The Corbyn leadership’s rhetorical stance is a welcome shift from the days of ‘controls on immigration’ mugs, but its policy stance remains one of strategic ambiguity, and many migrant activists remain frustrated at its reluctance to go further. (This makes the UK context very different from the German one, where Die Linke has maintained an uncompromising open-borders stance.) Some are prepared to give it the benefit of the doubt as long as it delivers once in office. But it’s increasingly clear that we cannot wait until then. A new economic internationalism may be critical, but it does not remove the need for a strongly anti-racist, pro-migrant politics at home. It is not enough to avoid fuelling the rise of racist xenophobia: we must actively resist it.
Ultimately, this is not a debate between idealism and pragmatism. It’s about where we choose to be bold and radical, and where we choose to triangulate. Aufstehen are far from being the only leftists to insist on the need to reimagine the boundaries of the politically possible when it comes to austerity, but to urge “political realism” when it comes to immigration. We should be crystal clear that this is a political choice: it’s about priorities, about where we choose to expend political capital and where we choose to hoard it. And in a world where racist attacks are on the rise, where neo-Nazis can march openly in the streets and the President of the USA can lock immigrant children in cages, it’s the wrong choice.

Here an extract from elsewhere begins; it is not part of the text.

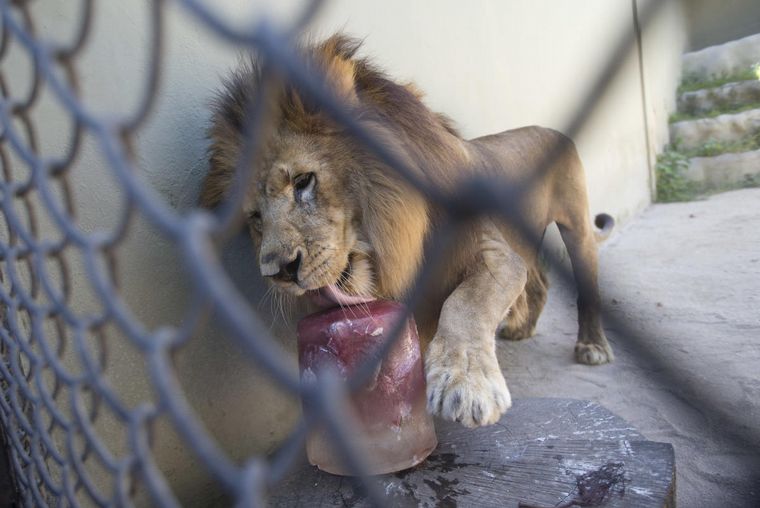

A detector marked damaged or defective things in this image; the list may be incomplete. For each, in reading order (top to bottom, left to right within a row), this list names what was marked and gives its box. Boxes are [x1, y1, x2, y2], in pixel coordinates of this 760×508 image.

cracked concrete [498, 188, 760, 508]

Wolfgang Streeck is right about one thing, though: pro-immigration left politics reveals an (in my view healthy) ambivalence towards state power. (McDonnell himself is fond of citing the 1970s pamphlet ‘In and Against the State’, which declared, “It is the state’s resources we need – its relations we don’t.”) If the new left - influenced by both socialist and anarchist traditions - wants both stronger democratic direction of the economy and weaker enforcement of borders, it needs to tackle head-on its love-hate relationship with the nation-state. It needs to think more seriously about the relationship between national and international democratic governance. It needs to debate the role and limits of the nation-state in democratising a globalised economy and in achieving global social justice. And it needs to envision new forms of international and global co-operation that can meet these aims. McDonnell’s conference speech was a much-needed wake-up call to the left in this regard. It’s time for us all to heed it.
Christine Berry is a freelance researcher and writer and was previously Director of Policy and Government for the New Economics Foundation. She has also worked at ShareAction and in the House of Commons.